**Directions for this task**
Each entry must be reproduced precisely as it stands.

**Dataset rows**
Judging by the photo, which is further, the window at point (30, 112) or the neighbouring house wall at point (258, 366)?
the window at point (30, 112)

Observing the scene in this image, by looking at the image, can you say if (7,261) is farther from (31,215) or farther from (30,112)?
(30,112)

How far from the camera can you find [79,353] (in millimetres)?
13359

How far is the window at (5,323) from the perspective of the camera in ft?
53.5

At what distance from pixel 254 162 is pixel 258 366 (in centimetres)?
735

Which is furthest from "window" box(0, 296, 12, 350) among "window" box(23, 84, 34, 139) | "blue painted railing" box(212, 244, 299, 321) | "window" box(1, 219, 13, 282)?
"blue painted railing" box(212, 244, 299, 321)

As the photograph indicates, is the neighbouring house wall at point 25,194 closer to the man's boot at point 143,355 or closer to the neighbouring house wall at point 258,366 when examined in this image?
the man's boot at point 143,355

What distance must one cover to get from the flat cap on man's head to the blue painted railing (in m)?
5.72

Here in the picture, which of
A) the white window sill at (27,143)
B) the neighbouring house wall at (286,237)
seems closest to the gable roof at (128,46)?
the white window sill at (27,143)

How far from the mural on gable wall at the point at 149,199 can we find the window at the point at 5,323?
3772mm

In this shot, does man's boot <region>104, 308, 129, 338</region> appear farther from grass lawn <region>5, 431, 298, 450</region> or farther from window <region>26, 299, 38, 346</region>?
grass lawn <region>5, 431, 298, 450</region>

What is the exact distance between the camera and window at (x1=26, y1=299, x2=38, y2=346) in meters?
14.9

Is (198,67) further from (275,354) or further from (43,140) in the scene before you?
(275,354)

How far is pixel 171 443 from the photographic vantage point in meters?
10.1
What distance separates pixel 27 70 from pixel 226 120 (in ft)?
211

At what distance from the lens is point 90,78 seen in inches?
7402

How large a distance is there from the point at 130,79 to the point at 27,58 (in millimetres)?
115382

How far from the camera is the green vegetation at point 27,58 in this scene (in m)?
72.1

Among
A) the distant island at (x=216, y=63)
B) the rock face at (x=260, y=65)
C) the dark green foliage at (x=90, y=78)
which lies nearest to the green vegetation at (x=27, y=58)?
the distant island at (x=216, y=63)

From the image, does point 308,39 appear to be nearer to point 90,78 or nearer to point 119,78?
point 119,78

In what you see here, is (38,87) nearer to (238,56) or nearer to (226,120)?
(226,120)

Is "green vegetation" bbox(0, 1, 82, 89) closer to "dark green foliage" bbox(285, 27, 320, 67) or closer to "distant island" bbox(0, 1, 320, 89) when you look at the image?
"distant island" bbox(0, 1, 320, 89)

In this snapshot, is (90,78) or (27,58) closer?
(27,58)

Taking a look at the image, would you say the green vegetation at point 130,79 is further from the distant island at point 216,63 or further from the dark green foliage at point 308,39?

**Solved problem**
Judging by the photo, which is further, the window at point (30, 112) or the neighbouring house wall at point (258, 366)?
the window at point (30, 112)

Observing the scene in this image, by looking at the image, can you say if (7,261) is farther from (31,215) or farther from (30,112)?
(30,112)

How far from the camera can you find [79,353] (in millimetres)?
13359

How far is the window at (5,323) from the perspective of the camera in ft?
53.5

At what distance from pixel 254 162 is pixel 258 366 (in centimetres)?
735

Which is furthest from "window" box(0, 296, 12, 350) among "window" box(23, 84, 34, 139) | "blue painted railing" box(212, 244, 299, 321) | "window" box(1, 219, 13, 282)?
"blue painted railing" box(212, 244, 299, 321)

As the photograph indicates, is the neighbouring house wall at point 25,194 closer to the man's boot at point 143,355 or closer to the neighbouring house wall at point 258,366 when examined in this image?
the man's boot at point 143,355

What distance must one cover to get from the flat cap on man's head to the blue painted railing (in m)?
5.72

Here in the picture, which of
A) the white window sill at (27,143)
B) the neighbouring house wall at (286,237)
seems closest to the gable roof at (128,46)?
the white window sill at (27,143)

How far from the mural on gable wall at the point at 149,199 can we find the window at the point at 5,323?
3772mm

In this shot, does man's boot <region>104, 308, 129, 338</region> appear farther from grass lawn <region>5, 431, 298, 450</region> or farther from window <region>26, 299, 38, 346</region>?
grass lawn <region>5, 431, 298, 450</region>

What is the exact distance between the camera and window at (x1=26, y1=299, x2=38, y2=346) in meters?
14.9

Is (198,67) further from (275,354) or further from (43,140) in the scene before you?
(275,354)

How far is pixel 171 443 from the photographic vantage point in meters?
10.1
What distance separates pixel 27 70 from pixel 226 120 (in ft)?
211

At what distance from the lens is point 90,78 seen in inches?
7402

How large a distance is there from the point at 130,79 to the point at 27,58 (in millimetres)?
115382

How far from the camera is the green vegetation at point 27,58 in this scene (in m)?
72.1

Among
A) the distant island at (x=216, y=63)
B) the rock face at (x=260, y=65)
C) the dark green foliage at (x=90, y=78)
which lies nearest to the green vegetation at (x=27, y=58)?
the distant island at (x=216, y=63)

From the image, does point 308,39 appear to be nearer to point 90,78 or nearer to point 119,78?
point 119,78

In what you see here, is (38,87) nearer to (238,56) or nearer to (226,120)?
(226,120)

Is "green vegetation" bbox(0, 1, 82, 89) closer to "dark green foliage" bbox(285, 27, 320, 67) or closer to "distant island" bbox(0, 1, 320, 89) when you look at the image?
"distant island" bbox(0, 1, 320, 89)

In this snapshot, is (90,78) or (27,58) closer?
(27,58)

Taking a look at the image, would you say the green vegetation at point 130,79 is further from the distant island at point 216,63 or further from the dark green foliage at point 308,39?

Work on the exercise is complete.